The State Department Must Designate India A “Country of Particular Concern”
"USCIRF have long called for India to be on the list [and] expressed dismay at the State Department's decision and immediately called for a congressional hearing."
Arjun Singh Sethi
January 10, 2024 | 2.5 min. read | Opinion
The State Department released its annual report on religious freedom last week and failed, once again, to designate India a Country of Particular Concern (CPC). The agency shared the report pursuant to the International Religious Freedom Act of 1998, which requires any country engaging in or tolerating “particularly severe violations of religious freedom” to be deemed a CPC.
Human rights defenders and The United States Commission on Religious Freedom (USCIRF) have long called for India to be on the list; the latter expressed dismay at the State Department's decision and immediately called for a congressional hearing.
“There is no justification as to why the State Department did not designate Nigeria or India as a Country of Particular Concern, despite its own reporting and statements. USCIRF calls on Congress to convene a public hearing on the failure of the State Department to follow our recommendations,” USCIRF Chair Abraham Cooper and Vice Chair Frederick A. Davie said in a press release.
They add that “In India, in addition to perpetrating egregious religious freedom violations within its borders, the government has increased its transnational repression activities targeting religious minorities abroad and those advocating on their behalf,” a nod to the recent indictment against Nikhil Gupta, an Indian national that appears to have worked with Indian state actors in a failed assassination attempt of an American citizen on American soil.
The USCIRF is an independent, bipartisan federal government entity that was established by the U.S. Congress to report on religious freedom abroad. The body makes foreign policy recommendations to the President, the Secretary of State, and Congress with the goal of deterring religious persecution as well as promoting freedom of religion around the world.
A cursory review of the record shows that India should have been added.

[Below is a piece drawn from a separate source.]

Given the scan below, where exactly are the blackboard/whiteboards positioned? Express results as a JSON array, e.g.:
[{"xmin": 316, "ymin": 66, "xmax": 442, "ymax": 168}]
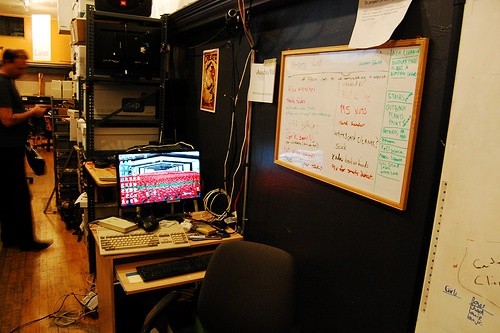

PM Modi, the ruling BJP party, and the RSS have promulgated laws that strip Muslims in India of their citizenship and criminalize religious conversion and interfaith relationships; routinely use draconian national security laws to persecute faith leaders, religious expression, and journalism and art that documents this abuse; created a culture of impunity where hate violence proliferates culminating in the destruction of homes, houses of worship and mob lynchings; and pursued a transnational assassination campaign targeting Sikhs across the world.
The Biden administration believes that these issues are best addressed confidentially through private channels, which is likely why the State Department gave India a pass. But this approach isn’t working; in fact, it’s counterproductive.
As the White House and Congress look away, or worse, celebrate Modi, just as they did in June with a joint address and state dinner, his government continues to weaken democratic institutions and curtail minority and human rights, all without consequence from its closest ally.
Modi has called Biden’s bluff.
Apart from congressional hearings on this grave mistake by the State Department, there needs to be a fundamental reimagining of U.S.-India relations characterized by transparency, openness, and accountability.
More immediately, the U.S. must demand the immediate extradition of Nikhil Gupta from the Czech Republic in the SDNY transnational assassination matter, which the Modi government vehemently opposes. A public trial would help reveal the scale and depth of the transnational repression program and cast much-needed light on the authoritarian and fascist forces suffocating India today.
A version of this opinion piece first appeared on Sethi’s Substack, The Reimagining.
Arjun Singh Sethi is an author, community activist, human rights lawyer, and law professor based in Washington, D.C.